Our knees touch and we sit in silence and Danny’s hands move away from his sides and he relaxes. His normal Danny-color comes back. He isn’t all better. If before he was the color of the ocean, now he’s got a shade of sea glass in his cheeks and around his eyes. I think there’s still a dull ache in his stomach.
But I’m making him better. I can feel it happening, like a light inside me. There’s a thread between us, an invisible one, and when I’m near him, I can feel it waving. Then it stills.
It feels that simple. I sit and watch his body shift into something comfortable. It’s as simple as a wrinkle in a bedsheet smoothing itself. I feel him unwrinkle, unwind, ease up.
“Have I always been able to do this?” I ask. “When we were little and you had poison ivy did yours get better when I put calamine lotion on your back? Did your broken foot heal fast because I was nearby?”

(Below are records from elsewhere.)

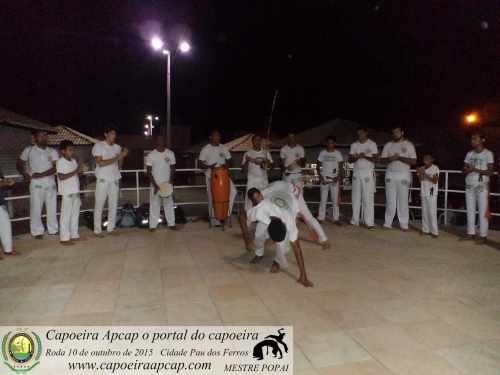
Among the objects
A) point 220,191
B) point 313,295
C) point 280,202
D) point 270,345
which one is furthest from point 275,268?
point 220,191

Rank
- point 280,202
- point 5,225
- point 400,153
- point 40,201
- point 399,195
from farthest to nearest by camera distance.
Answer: point 399,195 → point 400,153 → point 40,201 → point 5,225 → point 280,202

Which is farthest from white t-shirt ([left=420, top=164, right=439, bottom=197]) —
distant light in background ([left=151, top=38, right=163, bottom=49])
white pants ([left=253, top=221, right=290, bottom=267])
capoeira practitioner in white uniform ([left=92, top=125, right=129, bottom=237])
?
distant light in background ([left=151, top=38, right=163, bottom=49])

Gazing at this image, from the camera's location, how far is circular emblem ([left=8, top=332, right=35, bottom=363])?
2934 mm

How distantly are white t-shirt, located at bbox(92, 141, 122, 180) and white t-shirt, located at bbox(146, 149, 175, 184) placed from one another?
23.6 inches

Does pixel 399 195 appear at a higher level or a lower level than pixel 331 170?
lower

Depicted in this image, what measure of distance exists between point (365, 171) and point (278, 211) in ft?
11.8

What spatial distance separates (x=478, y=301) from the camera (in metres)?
3.94

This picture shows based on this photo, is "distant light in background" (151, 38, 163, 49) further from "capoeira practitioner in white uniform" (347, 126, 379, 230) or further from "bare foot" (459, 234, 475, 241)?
"bare foot" (459, 234, 475, 241)

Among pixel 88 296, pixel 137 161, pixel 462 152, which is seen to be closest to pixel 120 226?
pixel 88 296

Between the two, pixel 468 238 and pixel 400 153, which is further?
pixel 400 153

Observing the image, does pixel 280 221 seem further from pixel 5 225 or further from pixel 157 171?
pixel 5 225

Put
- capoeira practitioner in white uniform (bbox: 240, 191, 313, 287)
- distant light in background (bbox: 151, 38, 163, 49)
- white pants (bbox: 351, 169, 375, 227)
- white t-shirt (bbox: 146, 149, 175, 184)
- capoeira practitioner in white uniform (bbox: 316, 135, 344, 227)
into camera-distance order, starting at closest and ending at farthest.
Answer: capoeira practitioner in white uniform (bbox: 240, 191, 313, 287), white t-shirt (bbox: 146, 149, 175, 184), white pants (bbox: 351, 169, 375, 227), capoeira practitioner in white uniform (bbox: 316, 135, 344, 227), distant light in background (bbox: 151, 38, 163, 49)

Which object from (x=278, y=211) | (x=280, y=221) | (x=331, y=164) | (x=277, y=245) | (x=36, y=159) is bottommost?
(x=277, y=245)

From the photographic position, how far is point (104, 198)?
6.83 metres
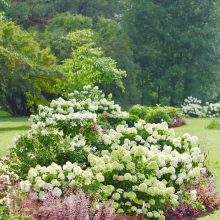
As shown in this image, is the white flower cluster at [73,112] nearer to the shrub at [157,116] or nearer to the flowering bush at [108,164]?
the flowering bush at [108,164]

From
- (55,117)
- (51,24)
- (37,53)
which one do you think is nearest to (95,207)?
(55,117)

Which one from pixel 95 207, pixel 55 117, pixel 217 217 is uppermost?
pixel 55 117

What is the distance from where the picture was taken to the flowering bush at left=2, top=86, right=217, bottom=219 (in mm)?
8492

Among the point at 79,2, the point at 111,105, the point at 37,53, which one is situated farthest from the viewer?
the point at 79,2

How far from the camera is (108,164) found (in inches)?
366

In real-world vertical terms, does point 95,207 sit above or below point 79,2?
below

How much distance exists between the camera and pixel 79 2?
53156 mm

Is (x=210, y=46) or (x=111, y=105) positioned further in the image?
(x=210, y=46)

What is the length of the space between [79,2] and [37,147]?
143 feet

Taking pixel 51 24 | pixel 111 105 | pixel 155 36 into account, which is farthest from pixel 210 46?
pixel 111 105

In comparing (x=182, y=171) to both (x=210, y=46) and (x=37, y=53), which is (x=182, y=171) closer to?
(x=37, y=53)

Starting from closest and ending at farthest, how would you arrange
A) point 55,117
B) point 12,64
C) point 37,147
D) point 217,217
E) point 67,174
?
point 67,174, point 217,217, point 37,147, point 55,117, point 12,64

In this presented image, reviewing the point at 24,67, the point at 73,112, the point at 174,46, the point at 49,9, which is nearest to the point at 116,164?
the point at 73,112

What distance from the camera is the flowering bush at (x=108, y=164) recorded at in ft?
27.9
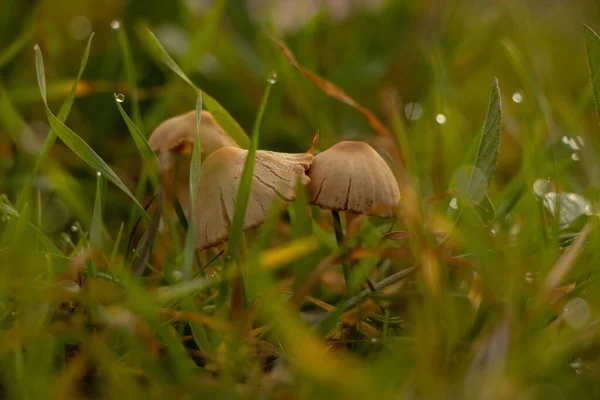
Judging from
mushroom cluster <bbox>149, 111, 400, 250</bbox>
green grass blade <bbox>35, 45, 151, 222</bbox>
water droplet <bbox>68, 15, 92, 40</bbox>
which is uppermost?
green grass blade <bbox>35, 45, 151, 222</bbox>

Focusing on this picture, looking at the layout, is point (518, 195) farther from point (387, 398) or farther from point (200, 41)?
point (200, 41)

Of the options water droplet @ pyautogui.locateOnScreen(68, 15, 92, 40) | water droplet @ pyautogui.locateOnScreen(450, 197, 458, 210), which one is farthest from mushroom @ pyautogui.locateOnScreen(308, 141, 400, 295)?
water droplet @ pyautogui.locateOnScreen(68, 15, 92, 40)

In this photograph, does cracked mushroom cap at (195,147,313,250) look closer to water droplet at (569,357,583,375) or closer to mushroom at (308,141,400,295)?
mushroom at (308,141,400,295)

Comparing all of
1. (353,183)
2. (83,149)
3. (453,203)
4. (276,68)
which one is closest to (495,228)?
(453,203)

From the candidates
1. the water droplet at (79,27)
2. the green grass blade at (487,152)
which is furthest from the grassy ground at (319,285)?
the water droplet at (79,27)

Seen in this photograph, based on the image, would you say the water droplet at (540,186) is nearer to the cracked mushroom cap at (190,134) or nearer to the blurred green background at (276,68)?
the blurred green background at (276,68)

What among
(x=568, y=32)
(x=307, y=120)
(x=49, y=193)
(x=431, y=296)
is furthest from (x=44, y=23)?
(x=568, y=32)
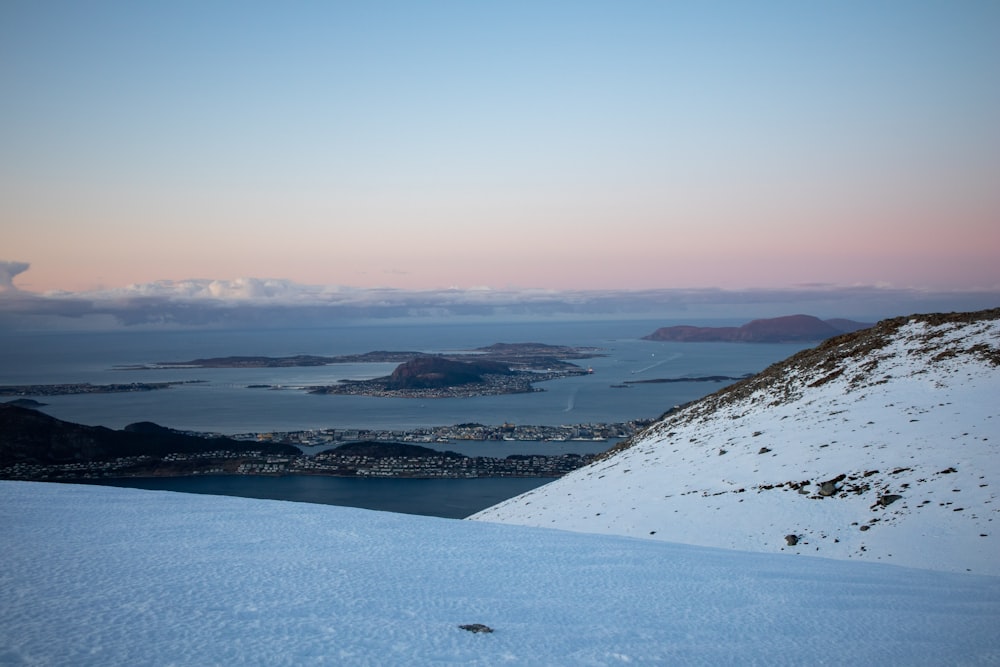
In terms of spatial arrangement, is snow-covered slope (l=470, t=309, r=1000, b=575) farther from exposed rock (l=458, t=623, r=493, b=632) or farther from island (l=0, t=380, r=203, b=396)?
island (l=0, t=380, r=203, b=396)

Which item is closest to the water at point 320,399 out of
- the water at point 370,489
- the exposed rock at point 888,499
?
the water at point 370,489

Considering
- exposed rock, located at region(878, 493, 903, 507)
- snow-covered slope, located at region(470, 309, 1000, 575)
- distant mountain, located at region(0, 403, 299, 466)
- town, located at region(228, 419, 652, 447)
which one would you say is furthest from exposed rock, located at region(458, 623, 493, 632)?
town, located at region(228, 419, 652, 447)

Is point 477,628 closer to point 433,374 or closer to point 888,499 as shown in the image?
point 888,499

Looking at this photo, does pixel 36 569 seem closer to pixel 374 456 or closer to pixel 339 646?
pixel 339 646

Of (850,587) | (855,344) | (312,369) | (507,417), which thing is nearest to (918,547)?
(850,587)

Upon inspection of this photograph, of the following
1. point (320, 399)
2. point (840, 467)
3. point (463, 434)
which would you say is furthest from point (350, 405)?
point (840, 467)

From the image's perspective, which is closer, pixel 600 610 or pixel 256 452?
pixel 600 610
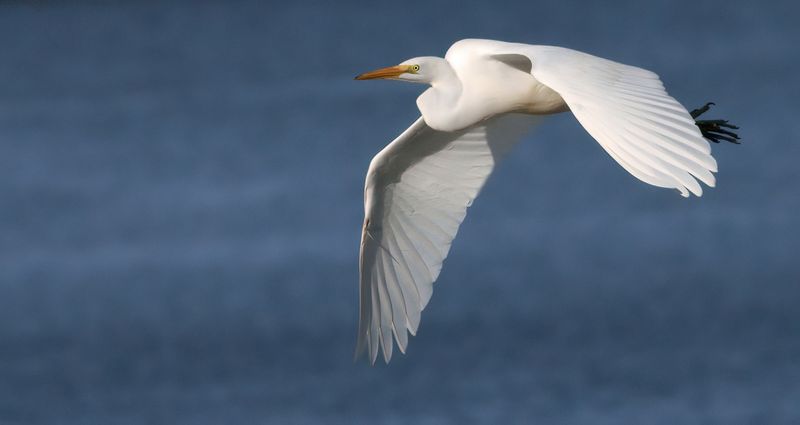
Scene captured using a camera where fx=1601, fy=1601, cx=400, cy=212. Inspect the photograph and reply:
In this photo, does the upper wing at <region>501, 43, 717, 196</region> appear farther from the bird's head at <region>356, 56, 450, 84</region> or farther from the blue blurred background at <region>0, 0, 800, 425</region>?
the blue blurred background at <region>0, 0, 800, 425</region>

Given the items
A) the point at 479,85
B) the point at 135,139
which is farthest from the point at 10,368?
the point at 479,85

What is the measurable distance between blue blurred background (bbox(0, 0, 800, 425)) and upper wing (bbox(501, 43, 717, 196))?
11.0 feet

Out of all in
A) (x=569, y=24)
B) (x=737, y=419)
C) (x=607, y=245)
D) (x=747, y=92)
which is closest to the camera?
(x=737, y=419)

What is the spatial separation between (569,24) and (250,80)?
2.25 m

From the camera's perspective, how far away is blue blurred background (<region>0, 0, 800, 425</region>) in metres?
8.12

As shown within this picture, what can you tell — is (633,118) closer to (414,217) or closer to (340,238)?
(414,217)

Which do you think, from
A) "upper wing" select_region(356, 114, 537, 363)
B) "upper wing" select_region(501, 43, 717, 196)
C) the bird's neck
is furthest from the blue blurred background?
"upper wing" select_region(501, 43, 717, 196)

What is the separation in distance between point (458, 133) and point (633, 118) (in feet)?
4.75

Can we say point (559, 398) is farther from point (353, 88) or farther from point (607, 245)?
point (353, 88)

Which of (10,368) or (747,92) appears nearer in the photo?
(10,368)

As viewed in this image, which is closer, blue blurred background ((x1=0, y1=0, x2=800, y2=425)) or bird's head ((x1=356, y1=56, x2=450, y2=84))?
bird's head ((x1=356, y1=56, x2=450, y2=84))

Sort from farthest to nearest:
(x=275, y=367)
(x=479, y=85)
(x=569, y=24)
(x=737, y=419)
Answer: (x=569, y=24) < (x=275, y=367) < (x=737, y=419) < (x=479, y=85)

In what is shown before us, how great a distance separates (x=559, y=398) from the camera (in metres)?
7.88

I wish my notebook were next to me and not in my desk at home. There’s still so much to research and learn and try to understand.
“
I think you didn’t start being able to help me until I needed you to,” Danny says. “You know, like evolution. The need is there first, and then the solution appears, over time.”
“Evolution?” We haven’t gotten to evolution in science class yet. It’s next, after we finish our unit on symbiosis.
“I read ahead. I know you like science, so I thought I’d try to understand some stuff too,” Danny says, mumbling. He doesn’t like admitting when he’s being sweet, but he’s being sweet.
I’ve been thinking I’m only ever doing things for Danny lately. But that’s not true. It can’t be. He does things for me all the time too, even if I don’t know it.
“So the magic could disappear again, if you stop needing it,” I say.
Danny shrugs. “I think so. But we won’t need your magic soon. After Vermont. Right?”
“Right.” In my head I think only I hope I hope I hope over and over.
I wonder if Rachel would agree with Danny’s assessment. I think she probably would. Magic comes and goes, she said.
If I listen very, very closely, I can still hear the sounds of my birthday party next door. I wonder if they’ve saved a slice of cake for me. I wonder if it has a rose on it.
When Danny falls asleep, as he always eventually does, I sneak back home. I deserve a few moments of time that are about me before we leave tomorrow morning. I deserve a birthday, even if it’s not the most important thing in the world right now.
“There you are!” Dad says when I’m back in the house. “I was getting worried you might not make it back.” He knew without me telling him that if I wasn’t in our house, I was at Danny’s. That’s how it’s always been. No one has ever had to worry about where we are. We’re almost certainly somewhere together.
Dad lights the candles and Elsa sings the loudest.
“I’m going to wish for Danny, too,” she whispers before I close my eyes and blow out the candles. She gives Levi a look and he closes his eyes too, because three wishes are definitely better than one.